Tijeras Canyon has, in fact, served as an important travel corridor throughout time.  Sheep herders moved their flocks from the abundant, high plains of Gamma grasslands through Tijeras Canyon, on to the Albuquerque and Bernalillo County stockyards and wool warehouses.  Perhaps the designers of the original County emblem purposely chose the four mountains of the gateway to Tijeras Canyon to be an important symbolic element in the design of the Bernalillo County emblem.

Based on the images from the Tijeras Canyon photographs, I textured the carved, clay prototype mountains with various, handmade tools.  At the base of Tijeras Canyon, I had collected various granite stones to function as stamps; these “stamps” became the most important tools in sculpting the clay mountains.  The stone tools were also used to texture the surface between and surrounding the lettering of the emblem.   In order to strengthen the emblem design with a three-dimensional appearance, as well as to make the statement of a valley running between the mountains, I progressively reduced the degree of texture on the center, two mountains.  Many of the tools used in the carving of the County emblem’s prototype were specially crafted for the project; these tools are now preserved for historical purposes.
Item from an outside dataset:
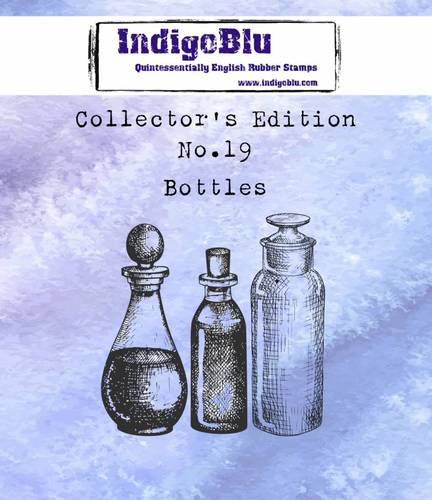 Stempel IndigoBlu Collectors No. 19 Bottles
In the process of creating a work of art, it is important for the sculptor or painter to be just as creative in crafting handmade tools.  An unusual texture or a curious application of paint incorporated in an artwork is the recording of the artist’s excitement about creativity.  Perhaps for most of us, creativity is the central source of meaning in life.  Creativity is fundamental to everything interesting and important to humanity.  Our language, music, values, religion, scientific understanding, technology, and artistic expression are all extensions of our ability to be creative.  Through some form of artistic expression, we have a choice to “lift up our voices”.

In 2006 and 2013, I received a commission to produce an epoxy/fiberglass casting from the same mold as the previous bronze Bernalillo County emblems.   The epoxy/fiberglass castings were painted with high-grade, acrylic colors and iridescent pigments.  Throughout the years, the design and construction of the County emblem series has provided me with many wonderful learning experiences.  I integrated historical research, photography, photoengraving, acrylic painting, silicone molding, bronze sand casting, and epoxy/fiberglass fabricating in the creation of the four bas relief emblems.  An interesting and unexpected consequence of the sculpture series has emerged; the diversity of the construction techniques implemented for the series (ranging from the ancient, bronze sand-casting methods, to the very recent, experimental aircraft/fiberglass techniques) has “built” a metaphoric “bridge” representing the relationship between ancient and contemporary Bernalillo County, New Mexico.